Quote the entries that follow exactly, leaving none out.
****************************************
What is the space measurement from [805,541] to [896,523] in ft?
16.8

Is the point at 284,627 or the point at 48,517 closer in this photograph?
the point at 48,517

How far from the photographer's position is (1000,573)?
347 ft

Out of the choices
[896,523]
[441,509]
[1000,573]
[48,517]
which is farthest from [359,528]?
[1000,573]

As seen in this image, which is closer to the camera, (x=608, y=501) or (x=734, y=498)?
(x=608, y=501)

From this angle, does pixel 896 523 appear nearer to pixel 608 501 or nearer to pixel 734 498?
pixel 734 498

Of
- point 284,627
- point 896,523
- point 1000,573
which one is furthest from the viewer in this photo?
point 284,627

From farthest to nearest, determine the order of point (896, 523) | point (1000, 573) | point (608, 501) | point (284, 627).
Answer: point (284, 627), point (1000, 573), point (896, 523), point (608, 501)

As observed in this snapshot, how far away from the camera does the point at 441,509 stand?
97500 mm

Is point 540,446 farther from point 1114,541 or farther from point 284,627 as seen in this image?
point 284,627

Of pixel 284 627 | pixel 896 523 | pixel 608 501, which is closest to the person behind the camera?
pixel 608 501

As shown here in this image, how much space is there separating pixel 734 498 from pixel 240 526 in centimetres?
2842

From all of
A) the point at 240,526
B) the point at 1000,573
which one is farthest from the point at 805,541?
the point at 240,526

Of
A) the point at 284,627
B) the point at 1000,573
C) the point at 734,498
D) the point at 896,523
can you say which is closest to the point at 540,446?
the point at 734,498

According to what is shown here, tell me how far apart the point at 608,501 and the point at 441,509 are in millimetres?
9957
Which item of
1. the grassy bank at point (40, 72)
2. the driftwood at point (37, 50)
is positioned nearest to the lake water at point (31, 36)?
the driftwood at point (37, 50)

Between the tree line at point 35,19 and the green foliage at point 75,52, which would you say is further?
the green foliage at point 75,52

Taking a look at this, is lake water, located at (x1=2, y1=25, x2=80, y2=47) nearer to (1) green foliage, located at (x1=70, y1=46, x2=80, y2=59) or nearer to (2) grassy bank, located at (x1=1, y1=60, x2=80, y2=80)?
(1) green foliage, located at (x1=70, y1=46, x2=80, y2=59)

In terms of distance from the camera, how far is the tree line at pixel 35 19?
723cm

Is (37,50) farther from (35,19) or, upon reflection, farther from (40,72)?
****************************************
(Result of this task):
What is the space measurement from [805,541] to [896,523] in ft?
16.8

Is the point at 284,627 or the point at 48,517 closer in this photograph?
the point at 48,517

How far from the photographer's position is (1000,573)?
347 ft

Out of the choices
[896,523]
[441,509]
[1000,573]
[48,517]
which is farthest from [359,528]?
[1000,573]

As seen in this image, which is closer to the camera, (x=608, y=501) or (x=734, y=498)?
(x=608, y=501)

From this angle, does pixel 896 523 appear nearer to pixel 608 501 or nearer to pixel 734 498?
pixel 734 498

Of
- point 284,627
- point 896,523
- point 1000,573
which one is furthest from the viewer in this photo?
point 284,627

From farthest to nearest, determine the order of point (896, 523) | point (1000, 573) | point (608, 501) | point (284, 627).
Answer: point (284, 627), point (1000, 573), point (896, 523), point (608, 501)

As observed in this snapshot, how far away from the camera does the point at 441,509 stand?
97500 mm

Is point 540,446 farther from point 1114,541 or farther from point 284,627 as seen in this image?
point 284,627

Of pixel 284 627 | pixel 896 523 | pixel 608 501, which is closest to the person behind the camera?
pixel 608 501

As shown here in this image, how much space is there separating pixel 734 498 from pixel 240 526 in centimetres?
2842

From all of
A) the point at 240,526
B) the point at 1000,573
which one is farthest from the point at 805,541?
the point at 240,526

Of
A) the point at 284,627
B) the point at 1000,573
C) the point at 734,498
D) the point at 896,523
can you say which is closest to the point at 540,446?
the point at 734,498

According to what is shown here, tell me how far apart the point at 608,501 and the point at 441,509 are in millimetres?
9957
Which item of
1. the grassy bank at point (40, 72)
2. the driftwood at point (37, 50)
is positioned nearest to the lake water at point (31, 36)?
the driftwood at point (37, 50)

Between the tree line at point 35,19 and the green foliage at point 75,52, which would you say is further?
the green foliage at point 75,52

Taking a look at this, is lake water, located at (x1=2, y1=25, x2=80, y2=47) nearer to (1) green foliage, located at (x1=70, y1=46, x2=80, y2=59) or nearer to (2) grassy bank, located at (x1=1, y1=60, x2=80, y2=80)?
(1) green foliage, located at (x1=70, y1=46, x2=80, y2=59)

In terms of distance from the camera, how far is the tree line at pixel 35 19?
723cm

Is (37,50) farther from (35,19) or, upon reflection, farther from (40,72)?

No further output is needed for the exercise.